Departure: four o'clock in the morning. We share the last swallow. Objective: water. Throat knotted. Head heavy. We know it is not far away, but it is not here, and that is all that counts. It is wanting. Few words. Saliva is dear. The voice is already deformed. A little falsetto voice. The ears begin to buzz, early sign of acute dehydration.
At sunrise, we find the river. Dry. It's not serious, there's another one in five kilometers, in one hour. Tick-tock, tick-tock, keep going... I look for it far off on the road. There is the bridge, there is the water. Don't run. Remain dignified. We are saved. The river approaches, the bed is becoming visible, and turns out to be... dry!
Impossible! The bed is the size of a large river. Not a hole in the sand? No one has been to dig? Then there is no water! Lose one's last resources digging? We drag on. It's the every-man-for-himself, we are staggering. We have to get to Nyamapanda, ten kilometers, two hours. Suddenly, in the distance, a woman crosses the road.
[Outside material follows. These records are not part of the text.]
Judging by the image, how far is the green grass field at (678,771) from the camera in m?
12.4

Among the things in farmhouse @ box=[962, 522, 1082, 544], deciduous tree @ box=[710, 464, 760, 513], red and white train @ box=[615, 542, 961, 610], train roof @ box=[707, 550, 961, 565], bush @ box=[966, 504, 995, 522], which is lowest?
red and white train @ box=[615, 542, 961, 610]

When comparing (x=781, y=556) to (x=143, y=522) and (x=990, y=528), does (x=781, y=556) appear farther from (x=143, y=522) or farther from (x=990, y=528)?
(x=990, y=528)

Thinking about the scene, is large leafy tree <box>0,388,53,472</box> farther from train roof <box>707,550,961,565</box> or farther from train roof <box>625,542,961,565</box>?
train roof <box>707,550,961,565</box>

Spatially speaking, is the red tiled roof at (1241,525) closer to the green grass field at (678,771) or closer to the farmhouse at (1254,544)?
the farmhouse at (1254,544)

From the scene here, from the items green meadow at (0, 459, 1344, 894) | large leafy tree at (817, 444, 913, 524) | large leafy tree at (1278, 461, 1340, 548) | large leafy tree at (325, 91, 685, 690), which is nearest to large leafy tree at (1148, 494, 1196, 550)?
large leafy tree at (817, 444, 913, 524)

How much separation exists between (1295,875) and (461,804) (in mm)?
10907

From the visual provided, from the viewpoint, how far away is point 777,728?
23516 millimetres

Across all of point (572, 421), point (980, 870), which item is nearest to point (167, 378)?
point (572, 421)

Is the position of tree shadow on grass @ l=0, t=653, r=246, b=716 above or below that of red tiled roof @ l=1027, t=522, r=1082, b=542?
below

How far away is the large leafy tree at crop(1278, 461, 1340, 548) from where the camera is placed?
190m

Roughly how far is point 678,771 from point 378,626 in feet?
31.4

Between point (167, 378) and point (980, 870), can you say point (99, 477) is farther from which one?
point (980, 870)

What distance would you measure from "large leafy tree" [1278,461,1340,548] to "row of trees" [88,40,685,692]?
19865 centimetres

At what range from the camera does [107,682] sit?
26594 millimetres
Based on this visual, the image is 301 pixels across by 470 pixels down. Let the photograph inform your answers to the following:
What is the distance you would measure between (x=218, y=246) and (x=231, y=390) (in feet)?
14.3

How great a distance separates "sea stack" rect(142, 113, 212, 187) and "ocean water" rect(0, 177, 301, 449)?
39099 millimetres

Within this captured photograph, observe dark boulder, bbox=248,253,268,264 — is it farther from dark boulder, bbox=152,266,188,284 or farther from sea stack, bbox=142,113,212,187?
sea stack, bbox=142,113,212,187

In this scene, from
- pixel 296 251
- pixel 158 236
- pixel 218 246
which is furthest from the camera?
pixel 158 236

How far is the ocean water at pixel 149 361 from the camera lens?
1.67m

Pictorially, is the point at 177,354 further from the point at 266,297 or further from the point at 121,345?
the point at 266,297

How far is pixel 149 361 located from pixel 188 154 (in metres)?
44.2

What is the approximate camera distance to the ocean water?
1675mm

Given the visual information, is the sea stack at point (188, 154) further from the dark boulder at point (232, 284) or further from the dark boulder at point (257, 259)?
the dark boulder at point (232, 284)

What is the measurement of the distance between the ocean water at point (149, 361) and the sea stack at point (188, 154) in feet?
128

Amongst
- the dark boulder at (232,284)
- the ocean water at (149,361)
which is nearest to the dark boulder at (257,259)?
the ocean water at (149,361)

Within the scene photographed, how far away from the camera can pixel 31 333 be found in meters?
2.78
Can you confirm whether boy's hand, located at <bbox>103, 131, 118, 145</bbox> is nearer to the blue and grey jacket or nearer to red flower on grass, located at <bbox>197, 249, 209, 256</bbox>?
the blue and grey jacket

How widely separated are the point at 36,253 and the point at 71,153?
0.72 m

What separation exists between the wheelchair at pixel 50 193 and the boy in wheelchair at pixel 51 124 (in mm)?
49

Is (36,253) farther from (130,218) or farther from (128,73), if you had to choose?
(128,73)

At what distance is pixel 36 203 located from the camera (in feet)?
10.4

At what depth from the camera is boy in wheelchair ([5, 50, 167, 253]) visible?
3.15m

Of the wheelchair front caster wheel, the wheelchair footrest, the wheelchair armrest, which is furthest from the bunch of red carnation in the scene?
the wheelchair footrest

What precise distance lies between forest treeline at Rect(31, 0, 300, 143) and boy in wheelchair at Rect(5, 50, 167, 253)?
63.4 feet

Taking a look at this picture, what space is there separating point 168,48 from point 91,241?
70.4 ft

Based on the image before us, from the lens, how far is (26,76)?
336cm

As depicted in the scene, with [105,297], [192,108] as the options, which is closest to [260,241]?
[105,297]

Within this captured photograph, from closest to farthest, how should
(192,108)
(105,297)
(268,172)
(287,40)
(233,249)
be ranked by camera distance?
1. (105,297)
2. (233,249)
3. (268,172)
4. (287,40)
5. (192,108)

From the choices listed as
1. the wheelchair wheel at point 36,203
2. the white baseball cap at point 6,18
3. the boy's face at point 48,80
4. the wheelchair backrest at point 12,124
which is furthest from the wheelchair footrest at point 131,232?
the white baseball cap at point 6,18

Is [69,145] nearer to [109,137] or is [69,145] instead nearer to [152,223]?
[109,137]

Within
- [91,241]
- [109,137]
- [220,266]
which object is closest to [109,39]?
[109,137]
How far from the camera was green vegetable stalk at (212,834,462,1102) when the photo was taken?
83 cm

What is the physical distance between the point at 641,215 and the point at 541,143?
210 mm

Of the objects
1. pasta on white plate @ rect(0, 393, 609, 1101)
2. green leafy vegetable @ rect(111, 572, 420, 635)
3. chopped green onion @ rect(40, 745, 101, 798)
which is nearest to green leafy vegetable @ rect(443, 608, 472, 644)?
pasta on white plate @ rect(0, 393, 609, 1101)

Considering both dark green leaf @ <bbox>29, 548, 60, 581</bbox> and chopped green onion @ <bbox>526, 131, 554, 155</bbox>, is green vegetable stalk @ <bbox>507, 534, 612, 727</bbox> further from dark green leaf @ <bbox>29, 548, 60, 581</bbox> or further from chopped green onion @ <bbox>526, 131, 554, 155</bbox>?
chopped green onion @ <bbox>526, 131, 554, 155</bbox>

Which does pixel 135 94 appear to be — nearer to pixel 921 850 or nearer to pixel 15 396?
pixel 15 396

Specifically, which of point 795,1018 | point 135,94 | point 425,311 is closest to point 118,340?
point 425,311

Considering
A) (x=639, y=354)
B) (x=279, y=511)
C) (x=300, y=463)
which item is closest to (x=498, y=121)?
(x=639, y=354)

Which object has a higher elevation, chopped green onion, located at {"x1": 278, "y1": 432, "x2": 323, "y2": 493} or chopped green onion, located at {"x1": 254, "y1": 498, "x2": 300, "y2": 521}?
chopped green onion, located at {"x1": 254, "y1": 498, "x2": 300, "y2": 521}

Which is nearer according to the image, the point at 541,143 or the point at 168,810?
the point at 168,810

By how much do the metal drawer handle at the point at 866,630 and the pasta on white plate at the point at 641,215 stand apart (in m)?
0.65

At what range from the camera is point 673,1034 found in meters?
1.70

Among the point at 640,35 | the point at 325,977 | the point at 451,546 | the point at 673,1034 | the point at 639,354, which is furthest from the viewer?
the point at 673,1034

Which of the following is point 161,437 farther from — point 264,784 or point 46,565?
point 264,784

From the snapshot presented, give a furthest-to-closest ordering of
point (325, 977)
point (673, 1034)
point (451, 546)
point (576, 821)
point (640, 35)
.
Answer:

She is a woman like millions of others in this country, except that this one has a pail on her head. God in person. A miracle! A mirage? We yell, we run flat out. She stops and turns around. We rush up, she has understood, hands us a calabash, honor to the ladies!
And glou, glou, glou!
I see my wife reborn, each swallow swells her with life. She starts to breathe again. It's my turn!
And glou, glou, glou! Bestial music! Ineffable sweetness! Milk and honey. Better yet, water. All is abolished in a second. We have not suffered. You only suffer in the present. We split with laughter like nuts. Our bellies are going floc! floc! Our little lady is moved. She knows what thirst is.
"Zita rako unonzi ani?" (What is your name?)
"Lucy."
Our savior's name is Lucy. She is middle-aged, in rags, marked by life, alcohol and blows, but her smile is pure as the sun. She is a princess, an Eve, a mother of men, an apparition. A wink at our paleo-anthropological trek. The reminder too that it's to such encounters that for eleven months we have owed our survival.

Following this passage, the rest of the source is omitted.